Cosa successe tra te e Kolarov prima di Roma-Qarabag, quando gli azeri cambiarono un esterno rispetto alle previsioni?
"Non ci aspettavamo che giocasse, per cui abbiamo fatto vedere le caratteristiche principali. Kolarov non ne ha bisogno, ma più cose sai, più hai vantaggio. Lui faceva stretching e ne abbiamo approfittato, quel giocatore aveva giocato un minuto solo, magari i giocatori del Chelsea li conosci. I giocatori però sono talmente professionali che sapere una cosa in più è meglio. La disponibilità di Aleks mi ha consentito di fare questa cosa".

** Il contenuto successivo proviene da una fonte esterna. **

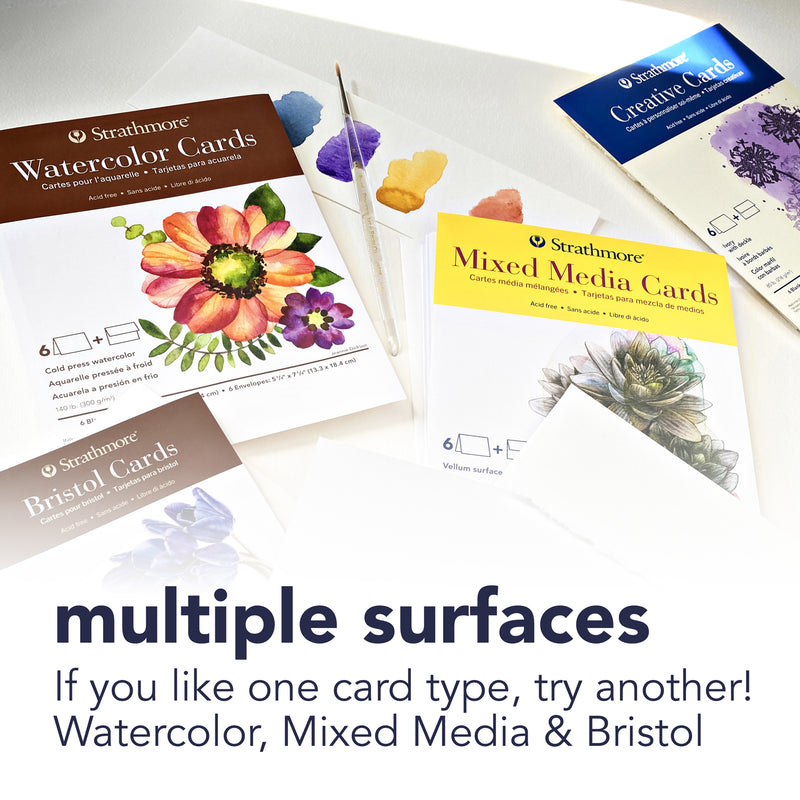Photo Mount Cards & Envelopes, Decorative Embossed Border, 5x6.875 inch, 50 Pack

Quando senti qualcuno parlare di calcio, cosa pensi?
"La prima parte è quella patetica, vale a dire che mi sento fortunato. Ma la cosa che mi impressiona è l'ardore con cui dicono le cose e quanto ci credono. Il calcio non ha controprove, non ha bisogno di scienziati, non è detto che ciò che dicono sia sbagliato. Chiaramente, a volte vorrei intervenire come vuole intervenire anche un barista, il calcio consente a tutti di poter giocare e di poterne parlare".

Che rapporto hai con Monchi?
"C'è interazione. C'è una stima particolare, dopo pochi giorni mi ha chiesto di rimanere tre anni alla Roma. Io ovviamente avevo già fiducia in lui, lui ne ha avuta in me, parliamo il giusto. Quando lui si avvicina a me, mi approccia come uno che ci capisce, mi chiede cose importanti".

Un commento al mondiale?
"Non è mai indicativo per novità tattiche, per sistemi di gioco particolari. Mi resta impressa la fisicità sempre più importante, avere giocatori che possono dare un impatto con grande forza e prepotenza fisica, che si sviluppa sui calci piazzati. La Francia li ha vinti giustamente, è stato affascinante ma la fisicità è stato il tratto distintivo. Sono andate avanti squadre che fanno più fatica, la Croazia è un ibrido, con giocatori di struttura e qualità. Lo stesso Modric corre tantissimo, fisicità intesa anche come resistenza atletica".